Nous arrivons aux Abattoirs. Dans une salle, on a disposé une dizaine d’écrans en cercle que nous sommes invités à aller regarder, en suivant les indications mentionnées sur une carte postale qu’on nous a distribuée. D’abord à la place 27, on peut écouter Roman Abramov parler du Bolchoï, de se 1.768 sièges, de la claque qu’il faut savoir diriger pour récolter de gros billets, de 300 à 500 roubles. «  Les danseurs craignent que leurs exploits ne finissent sur le silence (…) Les « claqueurs » à Moscou ont survécu. Ici, on peut tout acheter !». Changement d’écran : «Je m’appelle Philippe Capel. Le monde a rétréci grâce à la com, toujours plus rapide ? »
D’écran en écran, on traverse les continents. Sans présence humaine concrète, on se prend à détester ce meilleur des mondes qui n’en finit pas de communiquer en pure perte.

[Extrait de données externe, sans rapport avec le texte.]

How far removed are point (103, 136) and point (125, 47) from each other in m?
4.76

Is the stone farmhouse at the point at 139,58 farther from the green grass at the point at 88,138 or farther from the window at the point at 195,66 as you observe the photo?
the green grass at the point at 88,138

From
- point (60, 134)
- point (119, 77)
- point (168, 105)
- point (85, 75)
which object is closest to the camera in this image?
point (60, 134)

La Figure du baiser par la compagnie Pernette

Six danseurs au corps grimé s’élancent dans la cour du vieil hôpital de Chalon. Nous sommes guidés par une voix qui nous intime l’ordre de nous déplacer dans la cour. Trois filles et trois garçons font preuve d’une étonnante élasticité et d’une grande complicité entre eux, partagée par le public. Le maître de ballets nous intime parfois l’ordre de nous mêler aux évolutions des danseurs qui peuvent nous prendre par la main. Joyeux, insolite, parfois drôle. On aperçoit Nathalie Pernette embusquée derrière un arbre.

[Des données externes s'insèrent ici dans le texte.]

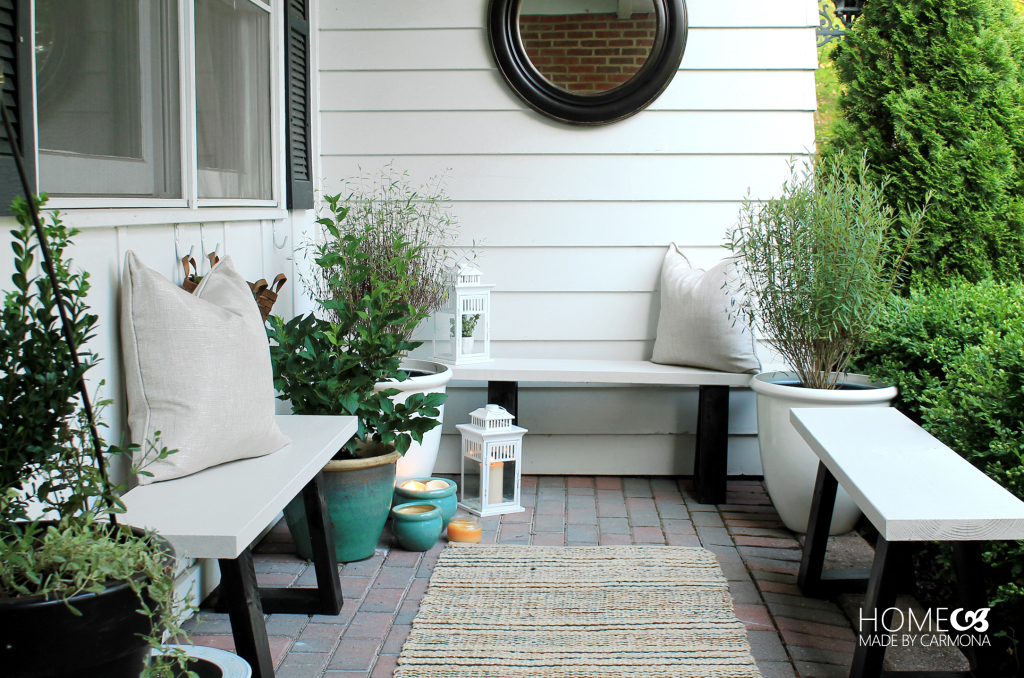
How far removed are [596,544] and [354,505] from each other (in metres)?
0.87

Lady Libertad, de et par Armel B.

Dans la cour de l’ancienne prison de Chalon, les gens s’entassent sous le soleil, Armel place les gens longuement, avec un fort accent sud-américain, et plante le décor de Roméo et Juliette : « Imagine une fille du Sud, des maisons en pierre, la glycine qui s’enroule sur le rosier. Imagine les familles, la guerre et la bêtise humaine ».
Elle profère des injures en espagnol, joue la demande en mariage de Juliette : « Je m’appelle Juliette, j’ai 14 ans. Voici le vaillant Paris »… Cassius voit Juliette dans les bras d’un très jeune homme, Armel B danse avec un spectateur, monte sur la chaise, joue plusieurs personnages avec dextérité. Juliette a choisi la fuite avec des médicaments : «Réfugiés, on y est arrivés, merci d’avoir ouvert la porte». Puis, elle enlève sa perruque, perd son accent: « Je me suis mariée, j’ai un enfant ».

Antipodes, direction artistique de Lisie Philip, univers musical de Laurent Tamagno

Trois acrobates-danseurs s’affrontent avec un Fenwick qui roule dans tous les sens. Il s’y suspendent, montent dessus, le chevauchent dangereusement, sous les ordres impérieux d’un conducteur voilé. Il faut tenir la cadence, obtenir de bons rendements. Mais on peut aussi se révolter et dominer la bête: ce qui finit par arriver…

Edith Rappoport

Le Festival Chalon dans la rue a eu lieu du du 19 au 23 juillet.